Just recently we encountered two troubling personal stories reflecting the costs involved in caring for loved ones who are aged or in need of medical management or assisted living.
The first was a woman whose husband has Alzheimer's. Susan "signed over" their home to a continuous care facility in the U.S. in payment for her husband's health needs, and she moved into a smaller place that she can afford on her own. Not only is she losing her husband to the illness of Alzheimer's, she has lost the home they shared together for years. Susan saw no other financial alternative.
The second was a loving son who is taking care of his 85-year-old mother and has been doing so for some time. Tom wrote to us concerned about the daunting $7,000-per-month cost of a nursing home in his state, and was afraid of losing his only residence in order to pay for it. Though he'd been self-employed in the past, that business dried up when the caring of his mother took so much of his time that he could no longer pursue business leads. He was looking to relocate to another country just so he could afford the care his mother needed.

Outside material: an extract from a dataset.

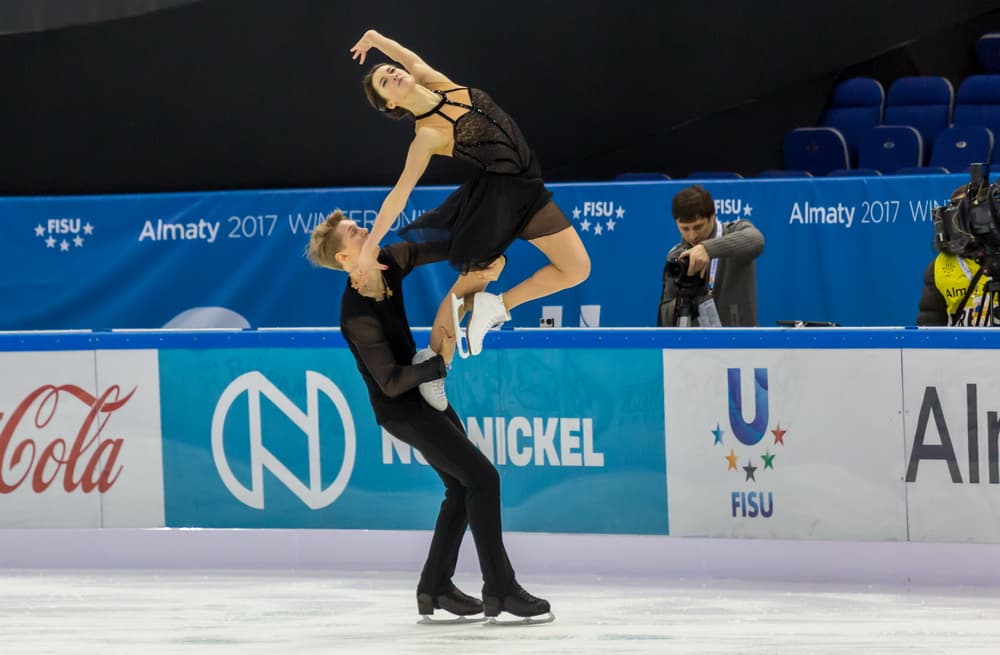 figure_skating_Almaty 20.JPG figure_skating_Almaty 20.JPG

In the past we have written about the costs of continuous care in the States and compared these costs to options available in the Chapala Lakeside area in Mexico. I promised that I'd look into individual locations here to give you a better idea of what your money would buy. Here's what I've found.
Price for service
I decided to tour family-run Alicia's Convalescent Complex first because it is one of the biggest here at the lake.

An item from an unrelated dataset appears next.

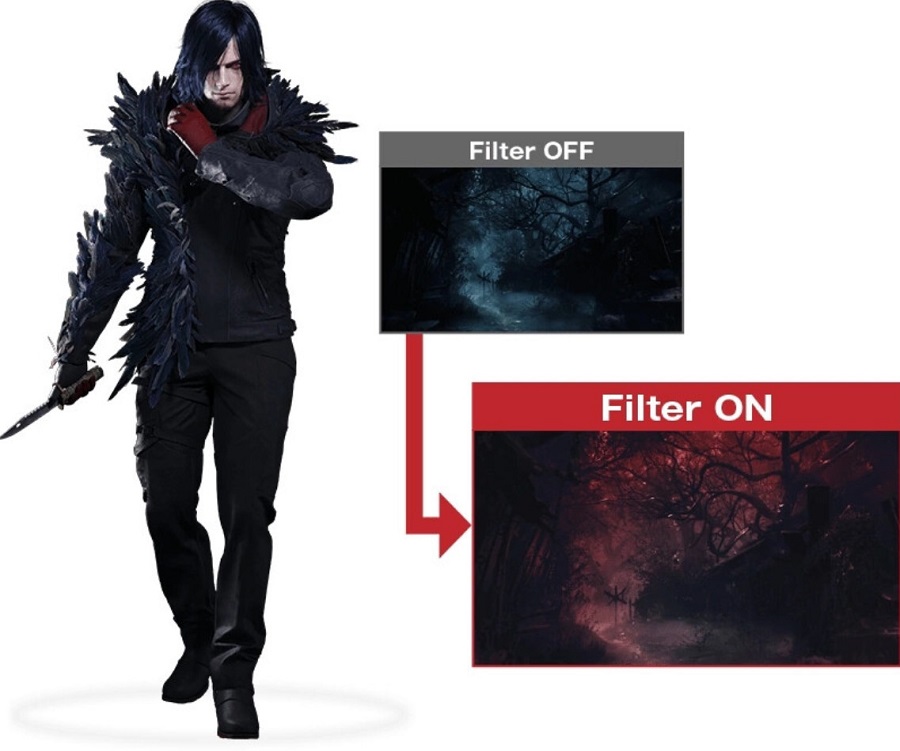 Leon n'est plus le même : Capcom a dévoilé des tenues alternatives pour les héros du remake de Resident Evil 4.-3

Alicia is a nurse and worked in Guadalajara for 10 years until circumstances prompted her to open her own convalescent care home. That was 20 years ago, and today, together with her husband, son, daughter, and son-in-law, the family owns five different care facilities. Four of them are located on the same street in La Floresta, and one is on the west side of Ajijic.
The monthly price of US$1,200 to $1,500 is determined by the size of the room you choose, and includes three meals a day, laundry service, daily room cleaning, WiFi throughout the homes, Vonage VOIP service to call relatives and friends, and cable TV with programs in English. Most rooms have their own private bath, but if a particular room does not, then a port-a-potty is wheeled in for nightly convenience.
Special personal attention is also given, such as help in bathing, should that be necessary. If you would like to meet friends for lunch, go to the theater in the evening, have a hair appointment at the beauty shop, or visit your doctor, all of this local transport is included in the monthly price.
Extra costs are charged for the adult diapers one might need as well as any personalized medicines, and of course, you must pay for your own doctor visits. Bills for these added services are itemized and sent via email at the end of each month. If you do not have a relationship with any local doctors, Alicia and her family work with many of them and will set this up for you. If you would like a more detailed assessment of how your loved one is doing, you may arrange for this service.
Payment for residency in one of Alicia's homes is made in advance monthly through one of their U.S.-based bank accounts, or the money may be wired directly to Mexico. If your family is also living in Mexico, they may arrange to drop off a personal check at the complex or pay at a local bank.
Levels of care
Alicia's complex consists of renovated personal houses, and will give you the feeling of living in a real home, not a faceless institution. Emphasis is on personalized care, and when I toured the facilities with Alejandro, he knew everyone by name.
Alicia offers three levels of care, depending on your needs. Assisted living is for those who are ambulatory and reasonably healthy but would like assistance in daily tasks like cooking meals, need a driver to get around, and want the assurance that should you fall or need help in any way, a staff of nurses and maids is in the home 24 hours a day.